My Spirituality in Action
Believing that we are all connected and that there are truths independent of belief, I seek to find and understand those truths so I can live in accordance with them. My foundational actions are based on those truths most fundamental to human life: humans want to live, to live we need air, water, food, and shelter, all of which are more easily attained with the help of others, and all of which add up to physical safety which contributes to our psychological safety which I believe is an innate human need.
Why Spirituality Matters
In simple terms, beliefs impact actions and actions impact lives.
Anonymous, Table Host:
I’m not sure when I first became aware of my spirituality. For most of my life, I attended church and practiced Christian traditions, assuming that having “religion” as a cornerstone naturally included spirituality. Through my 30s and 40s, career, marriage, children, and family responsibilities filled nearly every corner of my days. I lived with the belief that outcomes were mine to control—that if I worked hard enough, I could shape circumstances to my will. Even with a church community and a belief in God, I don’t think I truly experienced spirituality during that time.

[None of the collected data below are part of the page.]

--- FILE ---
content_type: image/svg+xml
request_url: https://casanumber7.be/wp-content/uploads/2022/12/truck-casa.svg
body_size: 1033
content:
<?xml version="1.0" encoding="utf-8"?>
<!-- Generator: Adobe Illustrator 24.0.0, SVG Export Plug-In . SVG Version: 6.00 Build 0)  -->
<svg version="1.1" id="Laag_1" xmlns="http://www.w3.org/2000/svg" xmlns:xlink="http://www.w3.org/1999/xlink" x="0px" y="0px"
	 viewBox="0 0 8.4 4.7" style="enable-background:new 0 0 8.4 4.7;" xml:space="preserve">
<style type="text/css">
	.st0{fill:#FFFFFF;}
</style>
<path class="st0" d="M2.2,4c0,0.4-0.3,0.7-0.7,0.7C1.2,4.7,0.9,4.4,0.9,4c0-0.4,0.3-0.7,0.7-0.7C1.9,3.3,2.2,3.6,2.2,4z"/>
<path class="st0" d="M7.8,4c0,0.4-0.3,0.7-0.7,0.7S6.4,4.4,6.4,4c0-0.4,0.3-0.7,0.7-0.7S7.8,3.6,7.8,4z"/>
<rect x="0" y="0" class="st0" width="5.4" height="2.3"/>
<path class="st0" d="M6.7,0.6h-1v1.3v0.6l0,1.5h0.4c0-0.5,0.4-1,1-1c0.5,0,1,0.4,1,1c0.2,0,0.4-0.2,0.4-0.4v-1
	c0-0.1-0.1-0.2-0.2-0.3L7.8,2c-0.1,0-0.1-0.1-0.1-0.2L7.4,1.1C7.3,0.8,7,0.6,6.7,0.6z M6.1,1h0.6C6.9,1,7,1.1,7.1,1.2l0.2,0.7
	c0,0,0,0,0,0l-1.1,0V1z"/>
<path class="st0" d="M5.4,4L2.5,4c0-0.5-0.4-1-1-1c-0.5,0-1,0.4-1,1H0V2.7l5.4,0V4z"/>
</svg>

What I’m realizing now is that spirituality often awakens during life transitions—moments that shift our pace, our priorities, or our sense of self. Spirituality was within me all along, but it took hardships to help me recognize it much later in life. Deeper friendships, noticing beauty in ordinary moments, and appreciating my adult children for who they’ve become have opened new senses in me. Slowing down to listen, observe, and simply enjoy has been transformative. I feel freer now—no longer needing to be on my “A game” at all times. It’s okay to make mistakes, to fall short, and to trust that growth continues. Spirituality is helping me accept where I am in life and reminding me that meaningful relationships and everyday beauty matter far more than perfection. Wow!